When her birthday party came along, I was still telling myself that it was all part of the game. It was all part of reaching the goal of getting what I wanted. I teased her about introducing me to her mother. I made advances toward her. It's worked with other girls before, throws them off balance, makes them grateful, makes them lose. But not on her. I can't say I expected her to fall into my arms, but at the same time I couldn't help but expect it. I play the game, and they play right into my hands. That's how it works. But she was having none of it. And her rejection stung. It hurt as if it were not a game. And each time I spoke to her she froze me with the ice in her eyes. It angered me. The audacity of her resisting me, rejecting me; and the sneaking suspicion that maybe this wasn't as simple as things had always been before. Maybe what I was feeling was real. Maybe what I wanted wasn't her virginity, but her.
I buried the thought, the very idea, of course, and continued my pursuit of her as if it were all a joke. As if I didn't respect her more each time I saw her. As if I would be conveying a privilege on her by allowing her to go out with me.
So maybe I'm not smart all the time. Emotions are harder than advertised by the movies. Okay?
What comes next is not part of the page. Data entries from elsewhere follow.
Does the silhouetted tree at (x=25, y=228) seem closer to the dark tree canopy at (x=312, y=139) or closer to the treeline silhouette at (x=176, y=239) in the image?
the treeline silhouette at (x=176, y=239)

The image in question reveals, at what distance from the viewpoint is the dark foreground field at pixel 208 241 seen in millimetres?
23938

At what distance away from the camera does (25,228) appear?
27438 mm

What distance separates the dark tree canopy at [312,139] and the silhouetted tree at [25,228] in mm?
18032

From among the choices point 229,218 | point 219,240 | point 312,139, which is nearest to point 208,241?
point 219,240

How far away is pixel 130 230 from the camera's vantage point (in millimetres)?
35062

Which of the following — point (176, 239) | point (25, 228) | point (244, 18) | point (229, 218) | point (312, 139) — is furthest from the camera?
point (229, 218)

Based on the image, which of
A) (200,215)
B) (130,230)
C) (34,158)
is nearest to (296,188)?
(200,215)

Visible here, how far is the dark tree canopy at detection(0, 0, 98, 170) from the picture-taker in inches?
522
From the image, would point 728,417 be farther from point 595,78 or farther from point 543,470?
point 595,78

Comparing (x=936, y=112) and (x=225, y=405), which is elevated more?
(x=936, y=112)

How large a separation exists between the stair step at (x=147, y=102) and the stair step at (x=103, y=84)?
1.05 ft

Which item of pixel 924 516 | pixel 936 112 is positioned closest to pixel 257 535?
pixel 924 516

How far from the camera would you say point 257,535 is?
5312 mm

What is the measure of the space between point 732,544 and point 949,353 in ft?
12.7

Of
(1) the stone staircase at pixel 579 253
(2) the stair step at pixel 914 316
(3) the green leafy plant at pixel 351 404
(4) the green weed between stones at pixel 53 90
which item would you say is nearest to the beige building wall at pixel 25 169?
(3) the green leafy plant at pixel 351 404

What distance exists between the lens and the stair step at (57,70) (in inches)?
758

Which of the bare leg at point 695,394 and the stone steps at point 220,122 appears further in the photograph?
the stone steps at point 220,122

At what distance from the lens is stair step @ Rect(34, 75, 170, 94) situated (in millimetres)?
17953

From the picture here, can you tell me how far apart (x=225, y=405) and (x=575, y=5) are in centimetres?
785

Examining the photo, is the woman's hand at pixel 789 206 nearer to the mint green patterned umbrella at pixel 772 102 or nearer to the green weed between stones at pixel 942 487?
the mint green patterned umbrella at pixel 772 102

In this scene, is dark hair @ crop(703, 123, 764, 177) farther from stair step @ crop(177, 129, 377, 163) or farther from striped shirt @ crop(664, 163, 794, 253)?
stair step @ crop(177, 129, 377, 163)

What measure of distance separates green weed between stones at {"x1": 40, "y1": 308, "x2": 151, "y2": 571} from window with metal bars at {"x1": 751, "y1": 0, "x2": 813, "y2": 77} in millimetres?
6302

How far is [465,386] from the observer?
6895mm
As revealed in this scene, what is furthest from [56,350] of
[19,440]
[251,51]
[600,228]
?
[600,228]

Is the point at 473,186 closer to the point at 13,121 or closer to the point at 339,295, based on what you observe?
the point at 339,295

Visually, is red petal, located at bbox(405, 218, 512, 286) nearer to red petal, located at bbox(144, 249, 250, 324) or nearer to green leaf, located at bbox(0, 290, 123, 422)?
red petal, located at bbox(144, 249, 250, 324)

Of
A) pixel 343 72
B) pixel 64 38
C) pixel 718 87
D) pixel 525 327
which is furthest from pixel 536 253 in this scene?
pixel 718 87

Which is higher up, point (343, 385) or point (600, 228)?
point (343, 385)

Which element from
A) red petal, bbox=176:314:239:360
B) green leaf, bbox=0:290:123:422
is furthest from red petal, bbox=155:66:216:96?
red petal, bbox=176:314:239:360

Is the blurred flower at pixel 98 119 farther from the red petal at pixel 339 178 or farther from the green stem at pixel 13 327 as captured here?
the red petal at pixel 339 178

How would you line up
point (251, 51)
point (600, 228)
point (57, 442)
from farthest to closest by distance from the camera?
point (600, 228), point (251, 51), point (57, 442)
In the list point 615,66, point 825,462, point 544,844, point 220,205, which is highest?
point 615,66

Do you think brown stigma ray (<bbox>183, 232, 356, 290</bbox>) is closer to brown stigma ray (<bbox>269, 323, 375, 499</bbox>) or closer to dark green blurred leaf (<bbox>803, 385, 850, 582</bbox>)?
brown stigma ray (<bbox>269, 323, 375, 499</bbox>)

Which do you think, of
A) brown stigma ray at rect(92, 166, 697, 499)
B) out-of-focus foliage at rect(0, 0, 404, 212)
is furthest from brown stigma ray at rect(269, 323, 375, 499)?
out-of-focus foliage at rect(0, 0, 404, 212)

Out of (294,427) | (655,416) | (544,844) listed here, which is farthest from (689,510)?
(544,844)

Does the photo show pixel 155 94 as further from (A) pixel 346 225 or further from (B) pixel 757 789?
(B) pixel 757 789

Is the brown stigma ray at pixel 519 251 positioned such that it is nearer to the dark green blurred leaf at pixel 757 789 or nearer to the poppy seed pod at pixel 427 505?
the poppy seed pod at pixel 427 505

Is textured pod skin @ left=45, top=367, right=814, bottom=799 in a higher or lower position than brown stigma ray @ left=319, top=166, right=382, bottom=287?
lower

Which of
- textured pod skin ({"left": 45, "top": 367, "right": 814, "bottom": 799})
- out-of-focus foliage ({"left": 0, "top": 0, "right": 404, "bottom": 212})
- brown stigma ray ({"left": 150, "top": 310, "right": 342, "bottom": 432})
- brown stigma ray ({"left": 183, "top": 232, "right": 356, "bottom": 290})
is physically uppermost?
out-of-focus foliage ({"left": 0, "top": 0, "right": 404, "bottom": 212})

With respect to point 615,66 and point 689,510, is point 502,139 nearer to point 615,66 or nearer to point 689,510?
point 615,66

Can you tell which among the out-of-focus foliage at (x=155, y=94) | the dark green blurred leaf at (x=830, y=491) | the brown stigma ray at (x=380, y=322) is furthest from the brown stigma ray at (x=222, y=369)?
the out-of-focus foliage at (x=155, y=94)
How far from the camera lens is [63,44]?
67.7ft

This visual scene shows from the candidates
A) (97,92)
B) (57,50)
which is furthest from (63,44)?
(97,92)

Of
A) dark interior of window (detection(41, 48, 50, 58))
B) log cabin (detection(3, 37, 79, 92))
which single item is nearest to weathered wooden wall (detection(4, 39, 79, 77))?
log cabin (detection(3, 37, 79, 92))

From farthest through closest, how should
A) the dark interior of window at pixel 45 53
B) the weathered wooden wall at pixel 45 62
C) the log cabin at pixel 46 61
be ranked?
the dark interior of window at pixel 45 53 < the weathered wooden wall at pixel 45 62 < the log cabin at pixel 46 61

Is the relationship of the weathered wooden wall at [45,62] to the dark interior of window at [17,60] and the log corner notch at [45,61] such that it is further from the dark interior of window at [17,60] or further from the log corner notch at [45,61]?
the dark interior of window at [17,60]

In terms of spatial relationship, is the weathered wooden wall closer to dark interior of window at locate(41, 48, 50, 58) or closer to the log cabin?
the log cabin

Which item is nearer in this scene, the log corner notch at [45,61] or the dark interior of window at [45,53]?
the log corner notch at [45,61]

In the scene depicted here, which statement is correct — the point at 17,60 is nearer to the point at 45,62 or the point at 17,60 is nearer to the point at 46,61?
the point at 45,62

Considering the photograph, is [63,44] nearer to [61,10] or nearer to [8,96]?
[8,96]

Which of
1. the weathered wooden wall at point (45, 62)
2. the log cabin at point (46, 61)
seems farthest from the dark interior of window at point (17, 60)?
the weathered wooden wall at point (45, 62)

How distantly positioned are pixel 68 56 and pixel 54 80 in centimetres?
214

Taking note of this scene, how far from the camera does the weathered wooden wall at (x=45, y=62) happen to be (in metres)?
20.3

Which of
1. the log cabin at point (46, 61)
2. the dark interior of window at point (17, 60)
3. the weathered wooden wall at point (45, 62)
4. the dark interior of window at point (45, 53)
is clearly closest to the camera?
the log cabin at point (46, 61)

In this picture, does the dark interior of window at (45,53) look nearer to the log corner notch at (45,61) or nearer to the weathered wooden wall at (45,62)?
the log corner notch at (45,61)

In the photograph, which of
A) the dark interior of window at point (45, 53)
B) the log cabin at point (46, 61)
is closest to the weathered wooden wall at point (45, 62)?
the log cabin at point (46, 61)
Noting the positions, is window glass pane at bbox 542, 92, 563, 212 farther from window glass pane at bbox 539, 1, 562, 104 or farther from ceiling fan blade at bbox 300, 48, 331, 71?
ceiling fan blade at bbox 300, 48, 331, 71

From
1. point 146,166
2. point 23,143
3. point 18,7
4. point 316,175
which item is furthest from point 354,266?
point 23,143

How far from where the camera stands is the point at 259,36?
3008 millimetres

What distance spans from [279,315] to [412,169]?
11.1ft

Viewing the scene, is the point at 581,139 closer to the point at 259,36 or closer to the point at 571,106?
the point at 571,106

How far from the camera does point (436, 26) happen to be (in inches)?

It wasn't until the dance that the truth broke on me like being bashed over the head with a champagne bottle. No one has ever looked at me the way she looks at her boyfriend, Dean. God, I hate him. I saw her with her arms around him, smiling at him, laughing, her eyes warm and adoring and soft. I saw her kiss him, and I wanted to kill him. Because the truth is I wanted to be him. I wanted it to be me she was holding and looking at like I was the only person in the room. I wanted to share private jokes with her, and make her laugh, and hug her. I wanted her to love me like she's starting to love him. I wanted... I want to be the person she dreams about and talks to her friends about and calls. I want her to challenge me and accept me and get angry with me and forgive me. I want all of it. I want all of her. I want her more than I've ever wanted anything.
And I can't have her.
So, like a jerk, I attacked her boyfriend. Knowing it's stupid. Knowing it's not the way to get what I want. And still not able to stop myself. The carefully planned moves of the game I play crashing around my ears as I sabatoge what miniscule chance I might still have with her. Maybe it's the fact that old habits die hard. Maybe I really am just an asshole to the core. Or maybe my underused heart is protecting itself by lashing out. I don't know. I just know that I had to remind her I exist. Even if it was only to make her hate me more. I need her to have me on her mind, because she's always on mine. I need to force her to see me, to stop looking at Dean like he's the only person in the room.
He's not good enough for her.
And no, I'm not either. Not by a long shot.
But that doesn't mean I'm forfeiting. Oh no, this is far from over. I've never once been denied what I want, and I'll be damned if I let it happen now. I guess in a way it is still a game, but the stakes are higher this time and I can't allow myself to lose.